Ariz. woman smuggled hundreds across border for $15K each

Police were tipped off by a caller who claimed her husband was being held for ransom.

Tania Estudillo Hernandez is accused of running a human smuggling ring
Tania Estudillo Hernández es acusada de dirigir una red de tráfico de personas | Fox 13

September 26, 2022 1:08pm

Updated: September 26, 2022 3:48pm

A 24-year-old Arizona woman allegedly smuggled 80 to 100 migrants a month across the U.S.-Mexico border before her arrest on Friday, authorities said Sunday.

Tania Estudillo Hernandez ran the scheme for six months before police received a call from a tipster who claimed her husband was being held for ransom at a house in El Mirage, Maricopa County, alongside multiple others who had been “kidnapped,” according to the El Mirage Police Department.

EMPD officers saw a vehicle leaving the home, which they followed and pulled over to find Hernandez and a Guatemalan national.

Two other smugglers fled Hernandez’s home with 10 undocumented immigrants during her traffic stop, police allege.

Investigators obtained a search warrant for the home and determined that Hernandez “managed and directed smuggling operations,” according to ledgers documenting the smuggling ring’s transactions. They indicated each undocumented immigrant was charged as much as $15,000 in smuggling fees.

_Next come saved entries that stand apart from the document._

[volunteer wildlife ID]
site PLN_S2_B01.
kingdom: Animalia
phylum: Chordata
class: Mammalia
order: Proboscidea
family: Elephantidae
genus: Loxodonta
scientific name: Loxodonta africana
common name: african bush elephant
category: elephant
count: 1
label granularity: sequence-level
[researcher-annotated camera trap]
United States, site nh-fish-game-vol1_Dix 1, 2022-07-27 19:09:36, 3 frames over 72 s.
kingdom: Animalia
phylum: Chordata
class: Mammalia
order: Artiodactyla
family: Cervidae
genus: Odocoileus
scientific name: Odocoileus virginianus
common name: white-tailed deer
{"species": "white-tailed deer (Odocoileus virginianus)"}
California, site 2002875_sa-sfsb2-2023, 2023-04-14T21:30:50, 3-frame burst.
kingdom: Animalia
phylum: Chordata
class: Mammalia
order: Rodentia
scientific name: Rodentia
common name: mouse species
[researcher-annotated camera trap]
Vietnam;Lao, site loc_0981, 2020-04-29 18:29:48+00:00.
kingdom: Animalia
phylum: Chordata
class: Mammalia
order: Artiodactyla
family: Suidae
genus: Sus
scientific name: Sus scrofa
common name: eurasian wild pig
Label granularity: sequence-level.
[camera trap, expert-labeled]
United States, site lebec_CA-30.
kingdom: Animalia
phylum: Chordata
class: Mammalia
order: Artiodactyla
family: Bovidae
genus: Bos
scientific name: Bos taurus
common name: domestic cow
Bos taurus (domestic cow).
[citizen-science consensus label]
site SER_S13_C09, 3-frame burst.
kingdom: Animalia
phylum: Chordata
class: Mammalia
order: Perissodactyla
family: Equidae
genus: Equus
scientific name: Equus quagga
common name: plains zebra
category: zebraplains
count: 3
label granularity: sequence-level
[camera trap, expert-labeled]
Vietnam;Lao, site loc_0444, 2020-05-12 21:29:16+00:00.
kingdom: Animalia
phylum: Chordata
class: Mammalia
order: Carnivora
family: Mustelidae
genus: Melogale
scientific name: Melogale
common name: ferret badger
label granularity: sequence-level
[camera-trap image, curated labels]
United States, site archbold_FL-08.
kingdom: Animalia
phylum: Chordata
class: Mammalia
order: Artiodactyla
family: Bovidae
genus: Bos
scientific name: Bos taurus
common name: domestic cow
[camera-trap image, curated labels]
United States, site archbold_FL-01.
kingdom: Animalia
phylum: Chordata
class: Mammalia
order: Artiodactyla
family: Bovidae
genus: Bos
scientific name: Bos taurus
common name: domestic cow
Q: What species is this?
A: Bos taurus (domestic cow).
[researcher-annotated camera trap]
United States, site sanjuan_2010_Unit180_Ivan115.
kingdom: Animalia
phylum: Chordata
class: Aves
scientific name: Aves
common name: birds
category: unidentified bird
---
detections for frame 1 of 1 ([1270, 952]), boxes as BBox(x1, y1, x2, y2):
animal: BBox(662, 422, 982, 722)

They also seized a semi-auto rifle, two handguns and ammunition. One of the handguns was reported stolen out of Phoenix, about 20 miles to the southeast.

Hernandez was charged with kidnapping, money laundering, illegally conducing participation in an illegal enterprise and conspiracy, and is being held in Maricopa County Jail.

These “stash houses” are used by human smugglers to hold and hide those who pay them for help crossing the U.S.-Mexico border, usually undocumented immigrants. Migrants are often squeezed into tight quarters without bedding, running water or air conditioning and told they cannot leave without permission.

Some migrants who make it across the border have been held hostage by smugglers for a ransom. Sixty percent of women and girls who make the trek to the U.S.-Mexico border are raped, according to reports.

Stash houses are typically close to the southern border like El Mirage – which is 130 miles away – but they have been reported further north. In July, authorities found 73 migrants living in one such house in Washington D.C.